From the Cox power calculator page, reproduce verbatim the part that opens with the words containing "The accrual and" and closes with "sided test choice.".

(Beginning of Document extract)

Cox Hazards Power Calculator for Stata

Calculator Inputs

Calculation mode

Hazard ratio

Target power (%)

Total sample size

Alpha level

Test sides

Exposed to control ratio

Control event rate (%)

Exposed event rate (%)

Dropout or censoring loss (%)

Covariate R squared

Accrual months

Additional follow-up months

Example Data Table

Scenario	Hazard Ratio	Power	Event Rate	Allocation	Dropout	Approximate Use
Balanced study	0.75	80%	31.5%	1:1	5%	Standard two group planning
Low event design	0.70	90%	18%	1:1	8%	Long follow-up studies
Unequal recruitment	1.40	80%	25%	2:1	10%	Cost controlled exposure studies

Formula Used

The calculator uses a Schoenfeld style approximation for a binary Cox proportional hazards comparison.

Allocation: p = r / (1 + r), where r is the exposed to control allocation ratio.

Effect: theta = absolute value of ln(HR).

Required events: D = (Z alpha + Z power)² / [p(1 - p) × theta² × (1 - R²)]

Power: Power = Phi(sqrt[D × p(1 - p) × theta² × (1 - R²)] - Z alpha)

Sample size: N = D / [average event probability × (1 - dropout rate)]

The accrual and follow-up fields are shown for planning context. Event probability should already reflect the intended observation period.

How to Use This Calculator

Select whether you want power, required events, or detectable hazard ratio.
Enter the hazard ratio expected from the Cox model.
Add target power, sample size, alpha, and sided test choice.
Enter allocation, event rates, dropout, and covariate R squared.
Press Calculate. Results appear above the form and below the header.
Use the CSV or PDF button to save results for reports.

Power planning for Cox survival studies

A Cox proportional hazards design needs more than a hazard ratio. It needs enough observed events. This calculator helps estimate that planning point. It follows the Schoenfeld style approximation used for binary exposure comparisons. The method links power to events, allocation, alpha level, and the expected log hazard ratio.

Why event information matters

Survival studies often enroll many people, yet only events create most model information. A larger cohort can still have weak power when events are rare. For that reason, the tool reports required events and then converts them into sample size. It uses the average event probability across groups. It also reduces usable events for dropout. This makes the answer easier to review before collection starts.

Inputs that shape the result

The hazard ratio is the main effect measure. Values below one suggest lower hazard in the exposed group. Values above one suggest higher hazard. Allocation ratio controls the split between groups. Balanced allocation usually gives efficient information. Unequal allocation may be needed for cost or recruitment limits. The alpha field sets the type one error level. The sided test option changes the critical value. The covariate R squared field adjusts for correlation with other predictors. A larger value increases the event requirement.

How to read the output

Power mode starts with total sample size. It estimates expected events and the resulting power. Required events mode starts with desired power. It returns the number of events and approximate sample size. Detectable hazard ratio mode starts with sample size and desired power. It reports the smallest effect away from one that the design can detect.

(End of Document extract)
(Beginning of Recorded information)

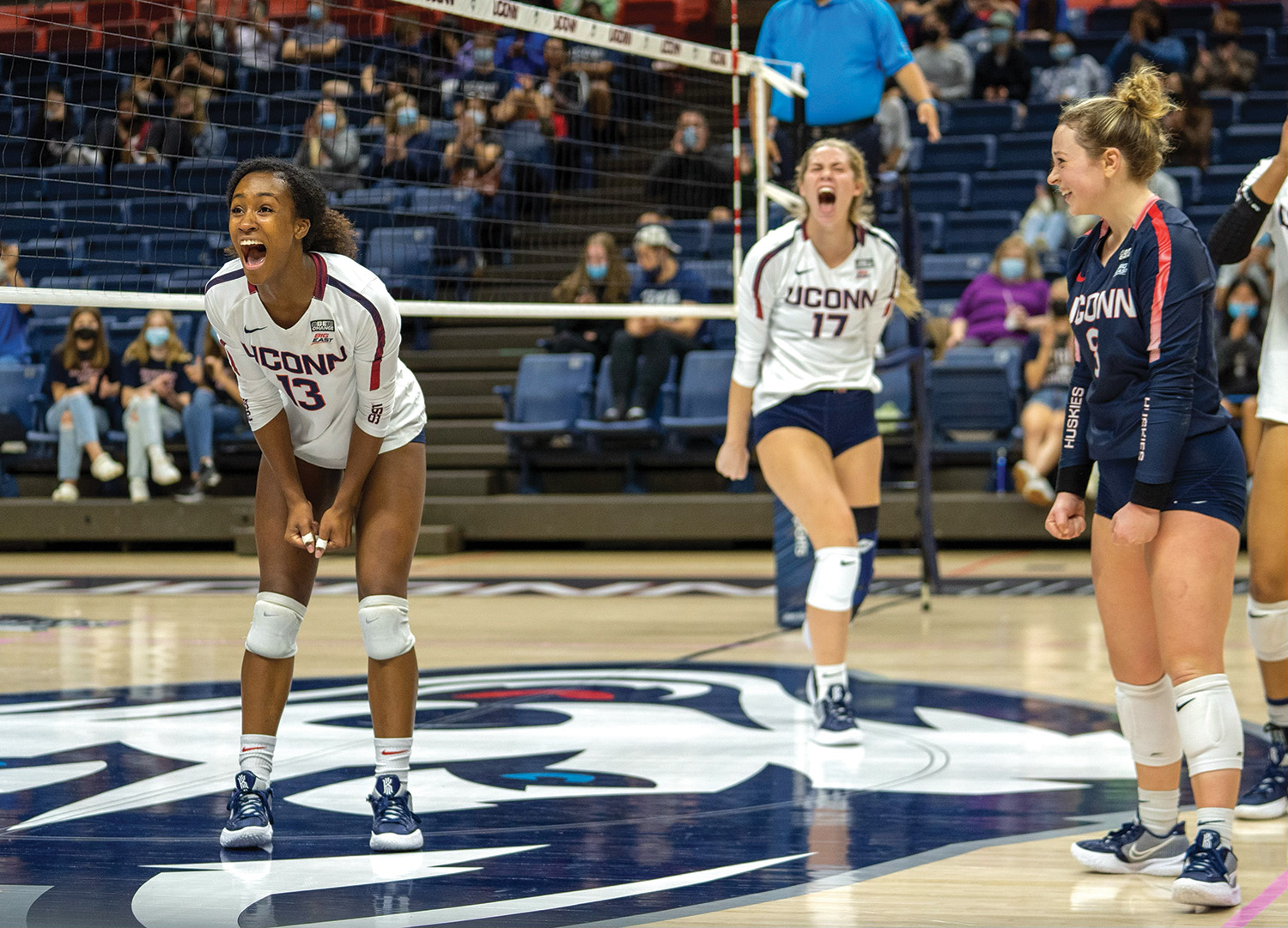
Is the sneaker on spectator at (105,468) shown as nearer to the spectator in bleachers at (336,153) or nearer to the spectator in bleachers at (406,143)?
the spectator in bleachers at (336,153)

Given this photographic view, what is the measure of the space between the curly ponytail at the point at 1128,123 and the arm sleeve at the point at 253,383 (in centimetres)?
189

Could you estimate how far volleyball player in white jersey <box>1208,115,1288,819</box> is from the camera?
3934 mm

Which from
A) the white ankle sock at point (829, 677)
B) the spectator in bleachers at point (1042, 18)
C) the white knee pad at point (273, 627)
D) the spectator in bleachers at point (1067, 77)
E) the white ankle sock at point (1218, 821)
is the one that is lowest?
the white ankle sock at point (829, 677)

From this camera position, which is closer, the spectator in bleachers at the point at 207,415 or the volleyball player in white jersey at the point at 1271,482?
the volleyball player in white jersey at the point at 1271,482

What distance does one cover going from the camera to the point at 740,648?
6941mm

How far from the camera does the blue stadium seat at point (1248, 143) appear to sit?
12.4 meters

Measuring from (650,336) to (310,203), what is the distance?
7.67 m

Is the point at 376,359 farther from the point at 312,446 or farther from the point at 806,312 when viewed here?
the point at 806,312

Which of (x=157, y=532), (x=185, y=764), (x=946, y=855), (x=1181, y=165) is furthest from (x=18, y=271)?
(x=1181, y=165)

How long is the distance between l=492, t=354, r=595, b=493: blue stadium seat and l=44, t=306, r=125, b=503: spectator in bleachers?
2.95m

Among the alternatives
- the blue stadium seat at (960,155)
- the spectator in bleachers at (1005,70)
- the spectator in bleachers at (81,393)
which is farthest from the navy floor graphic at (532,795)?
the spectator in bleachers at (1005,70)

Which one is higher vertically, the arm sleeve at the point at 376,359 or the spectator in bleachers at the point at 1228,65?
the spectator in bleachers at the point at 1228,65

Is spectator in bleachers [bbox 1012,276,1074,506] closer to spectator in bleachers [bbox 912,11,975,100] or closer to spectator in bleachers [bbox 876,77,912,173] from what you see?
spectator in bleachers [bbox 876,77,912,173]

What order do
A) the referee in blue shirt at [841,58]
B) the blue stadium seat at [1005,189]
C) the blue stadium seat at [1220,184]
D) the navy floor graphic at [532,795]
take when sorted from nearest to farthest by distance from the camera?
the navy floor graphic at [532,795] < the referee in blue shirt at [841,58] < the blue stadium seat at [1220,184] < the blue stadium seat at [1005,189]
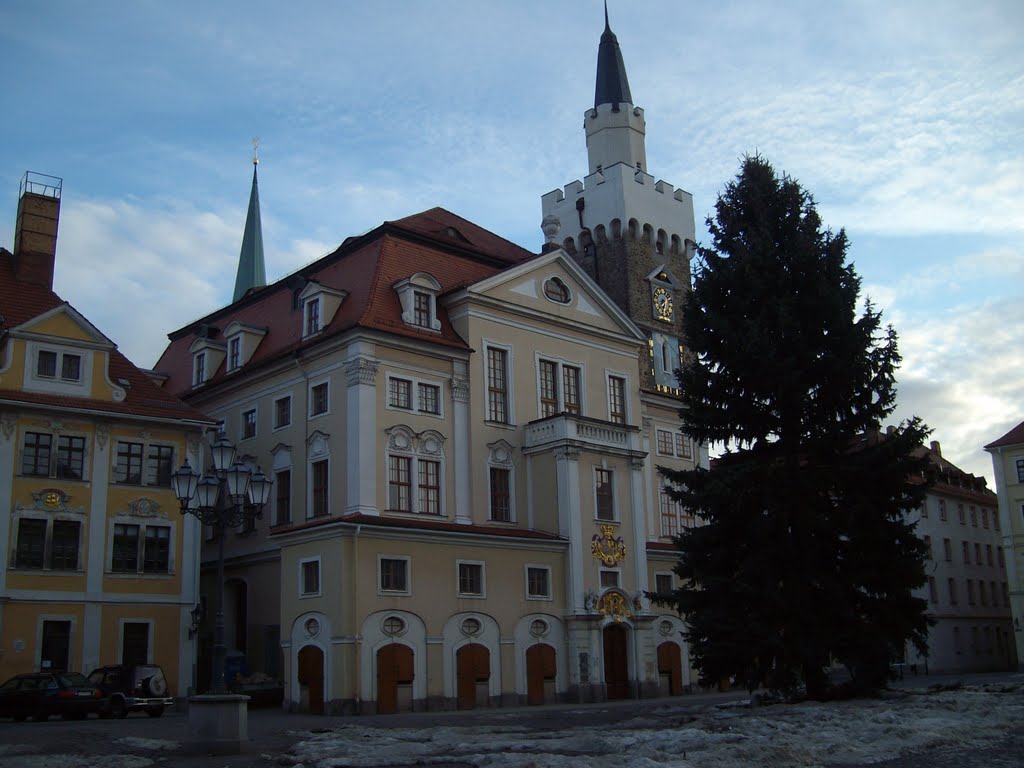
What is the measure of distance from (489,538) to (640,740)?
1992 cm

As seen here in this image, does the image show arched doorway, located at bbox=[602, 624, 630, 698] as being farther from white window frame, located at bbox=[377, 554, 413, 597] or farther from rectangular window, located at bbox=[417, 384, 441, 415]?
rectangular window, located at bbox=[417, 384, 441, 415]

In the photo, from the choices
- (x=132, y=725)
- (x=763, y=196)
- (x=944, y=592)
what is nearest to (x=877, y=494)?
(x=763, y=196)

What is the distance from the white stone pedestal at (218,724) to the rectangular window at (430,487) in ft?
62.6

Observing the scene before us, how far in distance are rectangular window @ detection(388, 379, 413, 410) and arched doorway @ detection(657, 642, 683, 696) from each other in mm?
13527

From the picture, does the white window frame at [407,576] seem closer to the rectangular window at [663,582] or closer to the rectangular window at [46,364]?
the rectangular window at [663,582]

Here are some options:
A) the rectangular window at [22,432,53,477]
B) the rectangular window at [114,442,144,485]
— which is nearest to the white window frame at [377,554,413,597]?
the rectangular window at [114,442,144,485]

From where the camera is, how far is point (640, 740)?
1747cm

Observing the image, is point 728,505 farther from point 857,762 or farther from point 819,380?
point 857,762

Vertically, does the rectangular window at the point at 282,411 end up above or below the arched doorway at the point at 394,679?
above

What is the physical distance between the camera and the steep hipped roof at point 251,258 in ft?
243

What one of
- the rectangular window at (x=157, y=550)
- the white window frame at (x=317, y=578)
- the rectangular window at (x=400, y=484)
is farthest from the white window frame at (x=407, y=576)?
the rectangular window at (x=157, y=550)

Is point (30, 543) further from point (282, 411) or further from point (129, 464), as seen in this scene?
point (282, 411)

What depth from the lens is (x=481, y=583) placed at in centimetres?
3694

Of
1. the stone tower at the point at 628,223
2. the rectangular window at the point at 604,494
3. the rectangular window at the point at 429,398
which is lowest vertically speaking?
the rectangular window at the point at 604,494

(End of Recorded information)

**Expected output**
The accrual and follow-up fields are shown for planning context. Event probability should already reflect the intended observation period.

How to Use This Calculator

Select whether you want power, required events, or detectable hazard ratio.
Enter the hazard ratio expected from the Cox model.
Add target power, sample size, alpha, and sided test choice.